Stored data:
--- START ---
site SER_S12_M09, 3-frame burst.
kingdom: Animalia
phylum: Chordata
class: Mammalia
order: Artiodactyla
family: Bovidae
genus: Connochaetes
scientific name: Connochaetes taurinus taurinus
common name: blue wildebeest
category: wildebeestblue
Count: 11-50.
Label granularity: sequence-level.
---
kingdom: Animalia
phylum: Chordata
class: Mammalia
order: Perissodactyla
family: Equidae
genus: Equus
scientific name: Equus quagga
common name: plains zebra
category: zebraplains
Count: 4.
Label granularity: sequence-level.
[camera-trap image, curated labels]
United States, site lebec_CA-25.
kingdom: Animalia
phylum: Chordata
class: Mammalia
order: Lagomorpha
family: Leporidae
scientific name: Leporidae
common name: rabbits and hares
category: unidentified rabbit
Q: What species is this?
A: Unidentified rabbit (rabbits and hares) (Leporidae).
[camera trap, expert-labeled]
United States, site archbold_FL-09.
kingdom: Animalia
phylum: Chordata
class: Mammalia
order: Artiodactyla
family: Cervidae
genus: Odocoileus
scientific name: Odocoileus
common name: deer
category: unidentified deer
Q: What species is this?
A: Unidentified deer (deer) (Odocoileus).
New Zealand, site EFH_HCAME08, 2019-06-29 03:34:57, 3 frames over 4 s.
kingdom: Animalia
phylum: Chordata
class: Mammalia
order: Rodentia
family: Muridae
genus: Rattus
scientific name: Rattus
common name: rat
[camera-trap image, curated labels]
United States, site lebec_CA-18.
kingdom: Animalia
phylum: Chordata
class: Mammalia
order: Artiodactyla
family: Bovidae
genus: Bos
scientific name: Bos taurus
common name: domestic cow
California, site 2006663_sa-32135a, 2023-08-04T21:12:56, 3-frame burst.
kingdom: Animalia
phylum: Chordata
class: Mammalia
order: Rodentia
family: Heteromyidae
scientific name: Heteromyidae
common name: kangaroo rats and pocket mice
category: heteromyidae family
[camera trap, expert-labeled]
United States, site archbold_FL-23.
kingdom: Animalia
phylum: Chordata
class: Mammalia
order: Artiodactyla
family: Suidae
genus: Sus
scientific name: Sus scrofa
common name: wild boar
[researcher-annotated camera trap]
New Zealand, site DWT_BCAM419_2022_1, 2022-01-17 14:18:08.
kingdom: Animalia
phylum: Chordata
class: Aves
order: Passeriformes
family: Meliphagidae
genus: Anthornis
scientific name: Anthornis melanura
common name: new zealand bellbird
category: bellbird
--- END ---
= What is expected =
Repeat the data in full, exactly as supplied.

= Solution for this task =
site SER_S12_M09, 3-frame burst.
kingdom: Animalia
phylum: Chordata
class: Mammalia
order: Artiodactyla
family: Bovidae
genus: Connochaetes
scientific name: Connochaetes taurinus taurinus
common name: blue wildebeest
category: wildebeestblue
Count: 11-50.
Label granularity: sequence-level.
---
kingdom: Animalia
phylum: Chordata
class: Mammalia
order: Perissodactyla
family: Equidae
genus: Equus
scientific name: Equus quagga
common name: plains zebra
category: zebraplains
Count: 4.
Label granularity: sequence-level.
[camera-trap image, curated labels]
United States, site lebec_CA-25.
kingdom: Animalia
phylum: Chordata
class: Mammalia
order: Lagomorpha
family: Leporidae
scientific name: Leporidae
common name: rabbits and hares
category: unidentified rabbit
Q: What species is this?
A: Unidentified rabbit (rabbits and hares) (Leporidae).
[camera trap, expert-labeled]
United States, site archbold_FL-09.
kingdom: Animalia
phylum: Chordata
class: Mammalia
order: Artiodactyla
family: Cervidae
genus: Odocoileus
scientific name: Odocoileus
common name: deer
category: unidentified deer
Q: What species is this?
A: Unidentified deer (deer) (Odocoileus).
New Zealand, site EFH_HCAME08, 2019-06-29 03:34:57, 3 frames over 4 s.
kingdom: Animalia
phylum: Chordata
class: Mammalia
order: Rodentia
family: Muridae
genus: Rattus
scientific name: Rattus
common name: rat
[camera-trap image, curated labels]
United States, site lebec_CA-18.
kingdom: Animalia
phylum: Chordata
class: Mammalia
order: Artiodactyla
family: Bovidae
genus: Bos
scientific name: Bos taurus
common name: domestic cow
California, site 2006663_sa-32135a, 2023-08-04T21:12:56, 3-frame burst.
kingdom: Animalia
phylum: Chordata
class: Mammalia
order: Rodentia
family: Heteromyidae
scientific name: Heteromyidae
common name: kangaroo rats and pocket mice
category: heteromyidae family
[camera trap, expert-labeled]
United States, site archbold_FL-23.
kingdom: Animalia
phylum: Chordata
class: Mammalia
order: Artiodactyla
family: Suidae
genus: Sus
scientific name: Sus scrofa
common name: wild boar
[researcher-annotated camera trap]
New Zealand, site DWT_BCAM419_2022_1, 2022-01-17 14:18:08.
kingdom: Animalia
phylum: Chordata
class: Aves
order: Passeriformes
family: Meliphagidae
genus: Anthornis
scientific name: Anthornis melanura
common name: new zealand bellbird
category: bellbird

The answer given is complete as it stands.